La perturbation intervient toujours par rapport à une apparence qui se donne comme loi. Quelle perturbation puis-je faire intervenir dans un film pornographique Scandinave pour le rendre vraiment érotique? Voilà la question.

Le diable ne supporte pas le néant. Puisque c'est la même chose que l'Être. Le non-être n'est pas le néant. Et le diable, c'est du non-être qui voudrait être.

L'impossible, c'est le réel, en somme.

Seulement est-il besoin de Sollers pour apprendre tout cela?

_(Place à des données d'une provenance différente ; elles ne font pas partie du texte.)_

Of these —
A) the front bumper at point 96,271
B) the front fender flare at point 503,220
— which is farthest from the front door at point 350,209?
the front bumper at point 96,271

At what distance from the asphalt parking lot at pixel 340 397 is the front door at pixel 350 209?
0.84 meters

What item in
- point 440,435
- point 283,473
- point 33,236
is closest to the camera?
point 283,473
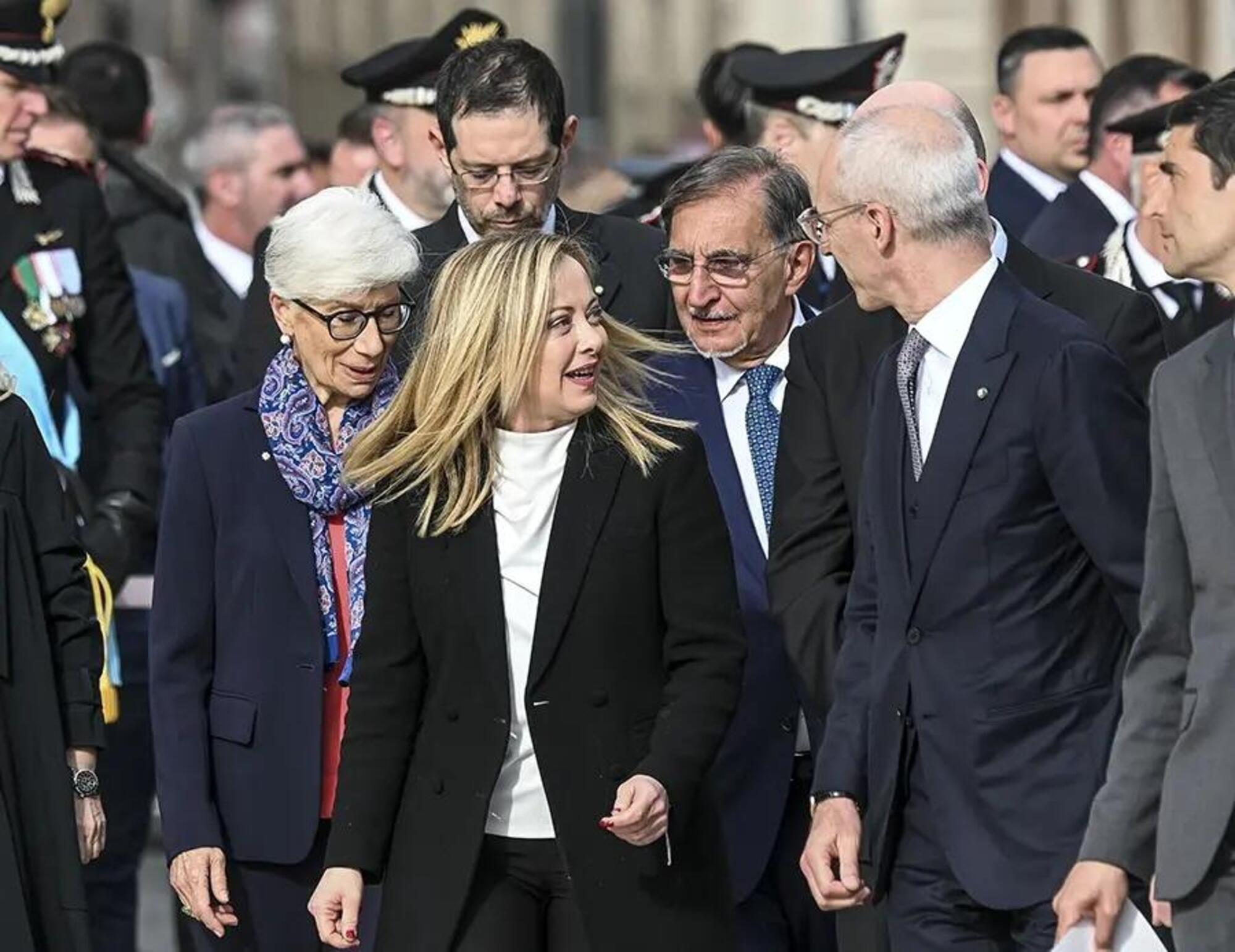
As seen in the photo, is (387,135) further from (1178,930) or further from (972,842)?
(1178,930)

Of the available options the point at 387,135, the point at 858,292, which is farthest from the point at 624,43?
the point at 858,292

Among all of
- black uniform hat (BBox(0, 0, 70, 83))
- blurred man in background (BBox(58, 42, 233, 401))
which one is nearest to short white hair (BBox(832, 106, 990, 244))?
black uniform hat (BBox(0, 0, 70, 83))

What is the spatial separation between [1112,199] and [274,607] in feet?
14.4

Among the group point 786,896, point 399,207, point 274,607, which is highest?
point 274,607

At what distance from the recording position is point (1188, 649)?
5633 mm

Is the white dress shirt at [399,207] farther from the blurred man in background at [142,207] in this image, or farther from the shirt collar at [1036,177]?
the shirt collar at [1036,177]

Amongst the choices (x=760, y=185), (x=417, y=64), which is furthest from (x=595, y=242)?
(x=417, y=64)

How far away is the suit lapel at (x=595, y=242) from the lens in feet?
26.2

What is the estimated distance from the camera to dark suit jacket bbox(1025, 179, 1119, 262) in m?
10.6

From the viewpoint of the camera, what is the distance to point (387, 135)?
1047cm

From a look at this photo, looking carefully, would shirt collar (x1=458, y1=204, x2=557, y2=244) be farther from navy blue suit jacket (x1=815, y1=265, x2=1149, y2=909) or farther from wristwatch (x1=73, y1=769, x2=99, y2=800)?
navy blue suit jacket (x1=815, y1=265, x2=1149, y2=909)

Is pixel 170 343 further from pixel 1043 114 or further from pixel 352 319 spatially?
pixel 352 319

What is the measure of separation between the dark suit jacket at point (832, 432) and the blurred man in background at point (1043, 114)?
4.69 meters

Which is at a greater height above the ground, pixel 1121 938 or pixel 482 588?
pixel 482 588
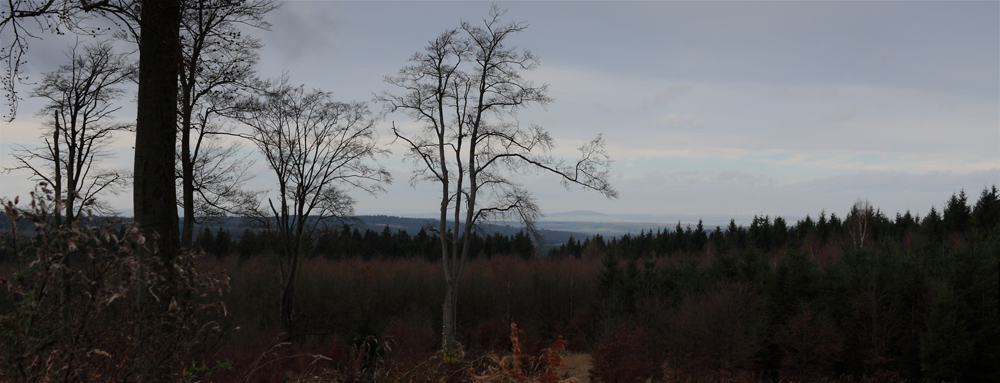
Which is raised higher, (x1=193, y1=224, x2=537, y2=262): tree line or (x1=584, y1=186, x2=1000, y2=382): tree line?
(x1=193, y1=224, x2=537, y2=262): tree line

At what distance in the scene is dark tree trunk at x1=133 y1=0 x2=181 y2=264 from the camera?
15.8ft

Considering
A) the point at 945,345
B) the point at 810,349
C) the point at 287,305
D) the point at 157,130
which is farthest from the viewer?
the point at 810,349

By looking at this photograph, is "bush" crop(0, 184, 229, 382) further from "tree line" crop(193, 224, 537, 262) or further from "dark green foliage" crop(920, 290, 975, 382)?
"tree line" crop(193, 224, 537, 262)


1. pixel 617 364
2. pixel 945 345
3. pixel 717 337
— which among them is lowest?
pixel 945 345

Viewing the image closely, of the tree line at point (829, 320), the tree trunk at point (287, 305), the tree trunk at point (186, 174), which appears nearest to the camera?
the tree trunk at point (186, 174)

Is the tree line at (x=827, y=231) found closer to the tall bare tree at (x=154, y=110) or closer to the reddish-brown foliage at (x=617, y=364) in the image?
the reddish-brown foliage at (x=617, y=364)

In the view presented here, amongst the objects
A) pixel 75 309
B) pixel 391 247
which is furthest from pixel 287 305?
pixel 391 247

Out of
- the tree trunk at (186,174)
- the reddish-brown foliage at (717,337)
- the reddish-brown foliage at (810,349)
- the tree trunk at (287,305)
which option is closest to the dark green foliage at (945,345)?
the reddish-brown foliage at (810,349)

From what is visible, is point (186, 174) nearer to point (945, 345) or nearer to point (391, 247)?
point (945, 345)

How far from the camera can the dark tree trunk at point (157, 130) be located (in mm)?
4812

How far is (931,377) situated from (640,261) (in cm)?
4463

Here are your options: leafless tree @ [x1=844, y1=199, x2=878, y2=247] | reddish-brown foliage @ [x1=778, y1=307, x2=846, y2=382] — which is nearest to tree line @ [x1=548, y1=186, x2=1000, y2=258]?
leafless tree @ [x1=844, y1=199, x2=878, y2=247]

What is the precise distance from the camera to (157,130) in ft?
A: 16.0

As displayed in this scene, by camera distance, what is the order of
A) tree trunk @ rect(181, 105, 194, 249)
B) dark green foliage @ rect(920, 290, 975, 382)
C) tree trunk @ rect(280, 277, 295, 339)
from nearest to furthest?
tree trunk @ rect(181, 105, 194, 249) → tree trunk @ rect(280, 277, 295, 339) → dark green foliage @ rect(920, 290, 975, 382)
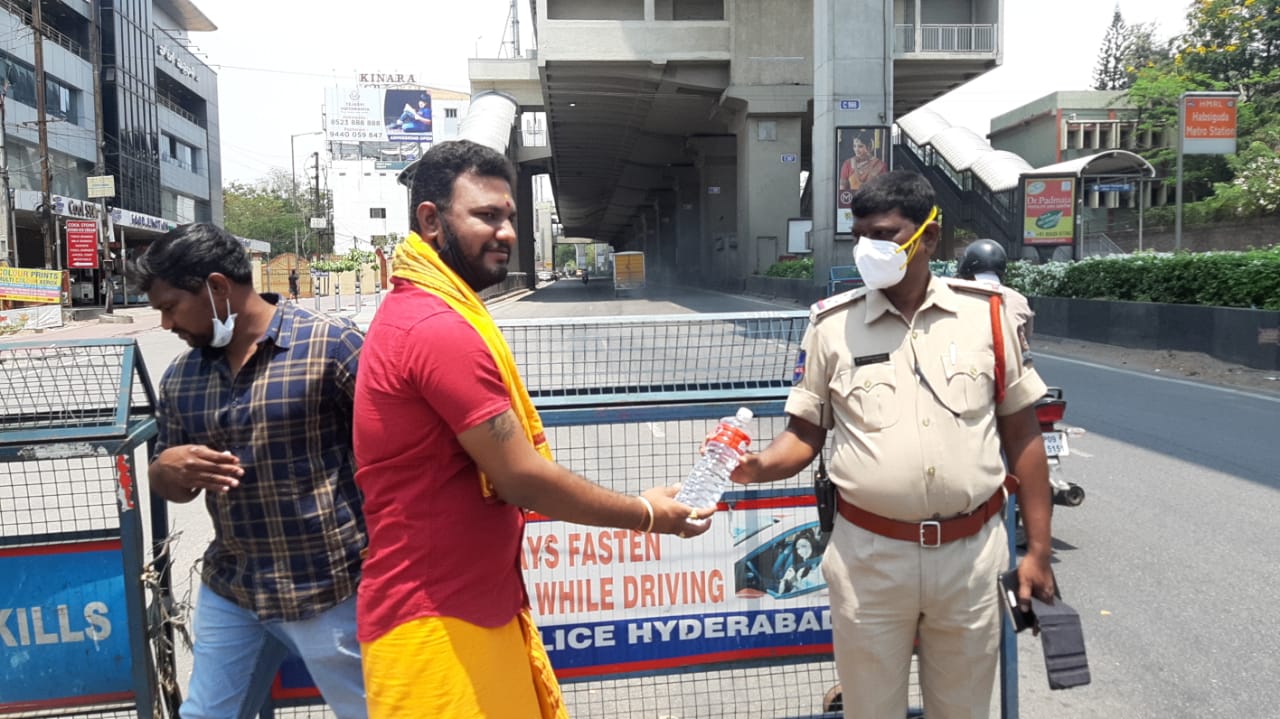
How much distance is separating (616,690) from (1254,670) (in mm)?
2739

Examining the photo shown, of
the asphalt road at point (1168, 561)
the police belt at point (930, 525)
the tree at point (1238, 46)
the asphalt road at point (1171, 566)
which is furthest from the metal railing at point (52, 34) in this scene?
the tree at point (1238, 46)

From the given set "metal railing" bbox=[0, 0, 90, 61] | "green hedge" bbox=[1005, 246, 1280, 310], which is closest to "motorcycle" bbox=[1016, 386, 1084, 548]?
"green hedge" bbox=[1005, 246, 1280, 310]

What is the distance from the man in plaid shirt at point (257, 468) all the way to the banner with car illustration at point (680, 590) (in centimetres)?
82

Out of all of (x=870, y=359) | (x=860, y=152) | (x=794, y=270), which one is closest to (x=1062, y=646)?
(x=870, y=359)

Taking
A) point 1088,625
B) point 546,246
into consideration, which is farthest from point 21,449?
point 546,246

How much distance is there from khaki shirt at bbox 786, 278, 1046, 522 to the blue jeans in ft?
4.50

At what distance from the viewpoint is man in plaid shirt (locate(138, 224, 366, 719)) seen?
7.57 feet

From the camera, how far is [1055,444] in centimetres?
568

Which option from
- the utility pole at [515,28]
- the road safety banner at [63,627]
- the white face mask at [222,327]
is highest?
the utility pole at [515,28]

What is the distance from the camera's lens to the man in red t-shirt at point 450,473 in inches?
70.9

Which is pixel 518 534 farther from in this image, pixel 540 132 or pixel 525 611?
pixel 540 132

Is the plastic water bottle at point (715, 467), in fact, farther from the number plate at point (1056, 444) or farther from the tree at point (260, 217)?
the tree at point (260, 217)

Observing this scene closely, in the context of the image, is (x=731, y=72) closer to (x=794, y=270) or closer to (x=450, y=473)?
(x=794, y=270)

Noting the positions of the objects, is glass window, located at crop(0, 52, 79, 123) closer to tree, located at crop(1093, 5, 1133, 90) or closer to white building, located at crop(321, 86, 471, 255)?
white building, located at crop(321, 86, 471, 255)
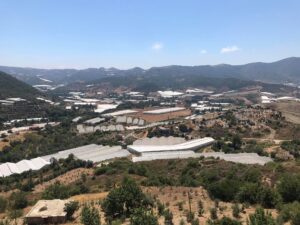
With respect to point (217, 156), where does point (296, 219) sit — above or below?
above

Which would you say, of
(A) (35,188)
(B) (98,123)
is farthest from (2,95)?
(A) (35,188)

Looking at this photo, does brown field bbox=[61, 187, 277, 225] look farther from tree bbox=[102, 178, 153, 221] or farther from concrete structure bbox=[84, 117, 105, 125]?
concrete structure bbox=[84, 117, 105, 125]

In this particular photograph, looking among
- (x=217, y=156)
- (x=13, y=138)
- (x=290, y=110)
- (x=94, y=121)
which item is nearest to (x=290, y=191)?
(x=217, y=156)

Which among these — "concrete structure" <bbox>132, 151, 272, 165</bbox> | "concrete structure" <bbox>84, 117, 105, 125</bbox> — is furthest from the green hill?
"concrete structure" <bbox>132, 151, 272, 165</bbox>

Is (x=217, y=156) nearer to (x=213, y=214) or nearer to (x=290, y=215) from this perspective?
(x=213, y=214)

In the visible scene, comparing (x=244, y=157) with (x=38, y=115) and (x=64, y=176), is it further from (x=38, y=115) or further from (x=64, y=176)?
(x=38, y=115)

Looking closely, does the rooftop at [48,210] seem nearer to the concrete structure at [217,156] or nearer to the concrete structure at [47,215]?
the concrete structure at [47,215]
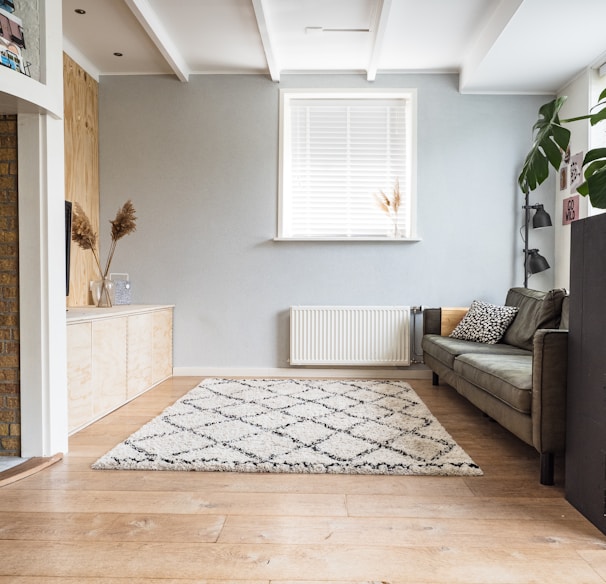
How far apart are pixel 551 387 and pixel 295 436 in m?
1.26

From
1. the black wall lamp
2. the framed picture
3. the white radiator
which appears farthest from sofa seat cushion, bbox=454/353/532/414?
the framed picture

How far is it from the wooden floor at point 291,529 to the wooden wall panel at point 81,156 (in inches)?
81.8

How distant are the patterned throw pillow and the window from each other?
993 millimetres

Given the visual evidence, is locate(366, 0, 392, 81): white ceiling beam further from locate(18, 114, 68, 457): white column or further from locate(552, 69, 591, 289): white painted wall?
locate(18, 114, 68, 457): white column

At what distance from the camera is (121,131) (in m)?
4.38

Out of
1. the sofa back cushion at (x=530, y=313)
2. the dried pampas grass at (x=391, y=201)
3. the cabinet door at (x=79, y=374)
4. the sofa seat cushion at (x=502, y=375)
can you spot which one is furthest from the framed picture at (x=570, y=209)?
the cabinet door at (x=79, y=374)

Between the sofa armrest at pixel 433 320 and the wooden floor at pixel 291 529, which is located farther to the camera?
the sofa armrest at pixel 433 320

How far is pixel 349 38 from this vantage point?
12.3ft

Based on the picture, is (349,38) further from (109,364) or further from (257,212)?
(109,364)

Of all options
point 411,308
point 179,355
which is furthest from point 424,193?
point 179,355

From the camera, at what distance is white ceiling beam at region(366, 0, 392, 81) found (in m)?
3.18

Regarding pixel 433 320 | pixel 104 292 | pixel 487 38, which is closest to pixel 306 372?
pixel 433 320

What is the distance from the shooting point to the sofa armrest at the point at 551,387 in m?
1.91

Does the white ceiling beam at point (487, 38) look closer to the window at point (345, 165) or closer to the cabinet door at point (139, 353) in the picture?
the window at point (345, 165)
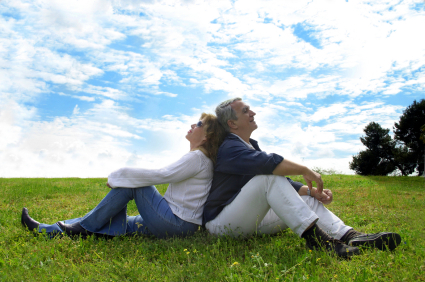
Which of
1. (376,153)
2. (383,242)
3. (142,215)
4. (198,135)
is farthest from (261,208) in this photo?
(376,153)

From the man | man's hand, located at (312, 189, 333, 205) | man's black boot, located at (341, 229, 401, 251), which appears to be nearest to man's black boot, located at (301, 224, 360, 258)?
the man

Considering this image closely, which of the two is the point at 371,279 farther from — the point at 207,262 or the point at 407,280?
the point at 207,262

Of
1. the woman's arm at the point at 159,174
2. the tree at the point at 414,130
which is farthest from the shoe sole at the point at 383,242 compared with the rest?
the tree at the point at 414,130

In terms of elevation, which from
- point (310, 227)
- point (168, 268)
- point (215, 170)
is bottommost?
point (168, 268)

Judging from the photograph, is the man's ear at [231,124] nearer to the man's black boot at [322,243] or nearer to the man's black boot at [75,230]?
the man's black boot at [322,243]

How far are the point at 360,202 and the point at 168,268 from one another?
7.35 metres

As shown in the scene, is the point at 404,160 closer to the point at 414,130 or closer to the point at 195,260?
the point at 414,130

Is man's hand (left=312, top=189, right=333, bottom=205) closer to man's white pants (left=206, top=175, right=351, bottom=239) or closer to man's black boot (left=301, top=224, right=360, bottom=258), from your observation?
man's white pants (left=206, top=175, right=351, bottom=239)

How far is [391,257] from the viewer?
11.1 feet

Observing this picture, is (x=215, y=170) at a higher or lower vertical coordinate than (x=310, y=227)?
higher

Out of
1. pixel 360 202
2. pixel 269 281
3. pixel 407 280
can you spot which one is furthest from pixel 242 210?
pixel 360 202

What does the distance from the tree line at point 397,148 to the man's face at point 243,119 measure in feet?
92.4

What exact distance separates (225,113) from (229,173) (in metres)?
1.09

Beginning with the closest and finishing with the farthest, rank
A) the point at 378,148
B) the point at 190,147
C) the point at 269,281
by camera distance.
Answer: the point at 269,281 < the point at 190,147 < the point at 378,148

Tout ce qu'il affirme, mélange, ressasse est déjà, pour l'essentiel, dans Nietzsche, Bataille, Heidegger et Debord, avec une tout autre puissance et beaucoup moins de complaisance. Il y ajoute, comme tout le monde, quelques vieux restes de psychanalyse, avec le verbiage qui va avec. Bref, il ne cesse de faire ce qu'il dénonce par ailleurs: il utilise de vrais penseurs pour les édulcorer. Le cirque Sollers exploite les vieux artistes. Le Barnum de la littérature met un nez rouge à Rimbaud et Artaud. Parfois le numéro se laisse regarder. Parfois la bouffonnerie devient gênante.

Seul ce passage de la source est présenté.